Even I, a novice where English history is concerned, have a hard time accepting this premise, much less the success of Olivia in entering that school and getting her father’s approval to do so in the process. Aren’t spies supposed to, I don’t know, lie, steal, and sleep with various people for information? And the sixth Duke of Heatham allows his daughter to do this kind of thing?

It gets better. Olivia wonders aloud what she should wear as a spy early in the story, which tells me right away that Miss Thing here is completely out of her depths. When she starts wondering whether she can handle the daily schedule of lessons she is given, that’s when I know that she is going to make me hit the bottle before the book reaches its midway point. Olivia also just has to have sex with Sebastian Brooks, our hero, as if she’s some college girl on a determined mission to leave no man standing straight in Cancun during her Spring Break vacation. It is bad enough that Sebastian is a fellow with amazing time-management skills because he could design the school, oversee its administration, teach, and hang around in the ballrooms all in the same Season, he also lures Olivia out of the ballroom in their first encounter and begins “teasing the nub” of her nipple with his “two fingers”. On page 9!

And then there is this scene that takes place late in the story, which makes me take a deep breath before wishing that I have a bottle of whiskey by my side. This is a scene where the teachers talk among themselves about Olivia’s performance in the school. They describe her as unable to follow orders, impulsive, reckless… and then call her in the same scene “an outstanding trainee”. WHAT? Is Ms Wolf kidding? And then we have one instructor “pleading” that they let Olivia graduate so that she can be put into the code-breaking department, “out of harm’s way”. And she is AN OUTSTANDING TRAINEE?

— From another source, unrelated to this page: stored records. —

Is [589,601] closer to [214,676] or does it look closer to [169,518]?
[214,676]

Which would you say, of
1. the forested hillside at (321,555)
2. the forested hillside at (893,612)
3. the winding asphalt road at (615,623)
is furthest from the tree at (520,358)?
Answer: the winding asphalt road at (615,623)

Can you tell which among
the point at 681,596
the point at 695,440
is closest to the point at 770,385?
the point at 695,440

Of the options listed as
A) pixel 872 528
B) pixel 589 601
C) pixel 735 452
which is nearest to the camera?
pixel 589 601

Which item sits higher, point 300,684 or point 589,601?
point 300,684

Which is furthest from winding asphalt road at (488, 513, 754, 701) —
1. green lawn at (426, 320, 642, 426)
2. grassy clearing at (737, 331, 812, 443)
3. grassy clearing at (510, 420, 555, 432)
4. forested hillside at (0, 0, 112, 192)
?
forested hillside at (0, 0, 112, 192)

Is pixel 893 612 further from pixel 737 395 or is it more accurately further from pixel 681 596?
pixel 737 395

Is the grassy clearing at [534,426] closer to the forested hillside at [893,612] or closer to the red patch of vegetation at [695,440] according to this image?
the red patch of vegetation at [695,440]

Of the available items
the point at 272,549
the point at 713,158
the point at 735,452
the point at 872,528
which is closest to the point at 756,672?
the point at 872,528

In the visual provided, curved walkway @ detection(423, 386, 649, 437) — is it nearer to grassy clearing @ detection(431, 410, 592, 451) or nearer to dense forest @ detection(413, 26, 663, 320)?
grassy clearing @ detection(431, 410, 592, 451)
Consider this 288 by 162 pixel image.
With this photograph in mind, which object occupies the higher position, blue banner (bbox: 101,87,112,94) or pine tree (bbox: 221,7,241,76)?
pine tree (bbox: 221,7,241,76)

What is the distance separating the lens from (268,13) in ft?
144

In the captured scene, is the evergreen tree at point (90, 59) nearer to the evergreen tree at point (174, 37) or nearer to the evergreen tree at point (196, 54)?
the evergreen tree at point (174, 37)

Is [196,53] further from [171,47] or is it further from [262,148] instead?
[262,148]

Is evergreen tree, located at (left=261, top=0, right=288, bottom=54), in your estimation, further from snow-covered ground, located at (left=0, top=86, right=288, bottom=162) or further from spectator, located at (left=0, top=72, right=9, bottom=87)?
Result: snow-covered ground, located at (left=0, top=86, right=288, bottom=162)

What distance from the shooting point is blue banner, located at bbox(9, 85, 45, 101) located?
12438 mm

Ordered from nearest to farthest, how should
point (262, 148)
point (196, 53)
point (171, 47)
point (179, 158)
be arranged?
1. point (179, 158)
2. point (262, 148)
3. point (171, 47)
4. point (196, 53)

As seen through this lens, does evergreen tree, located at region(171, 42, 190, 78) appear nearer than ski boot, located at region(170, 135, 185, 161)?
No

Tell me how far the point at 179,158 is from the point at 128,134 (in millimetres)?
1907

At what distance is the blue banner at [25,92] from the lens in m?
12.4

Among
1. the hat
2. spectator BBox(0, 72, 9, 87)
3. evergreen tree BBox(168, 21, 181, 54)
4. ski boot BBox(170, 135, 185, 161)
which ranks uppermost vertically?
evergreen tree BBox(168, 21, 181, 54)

In another story with another plot, I may actually be somewhat fond of Olivia, because while she may be spoiled and reckless, I do admire her willingness to go after what she wants and her refreshing frankness in telling off the hero when he’s not treating her nicely. Unfortunately, this book has its utterly stupefying and ridiculous spy school plot, its very contemporary dialogues, and a complete disregard for halfway credible historical accuracy to doom itself from the first page. In fact, it is because I feel a degree of fondness for the heroine that I compromise my own standards here and give this book three points more than it deserves. When it comes to the dishing out scores, I reserve the bottom of the barrel for books which are completely wrong, wrong, wrong, and this book is, alas, so, so, so wrong.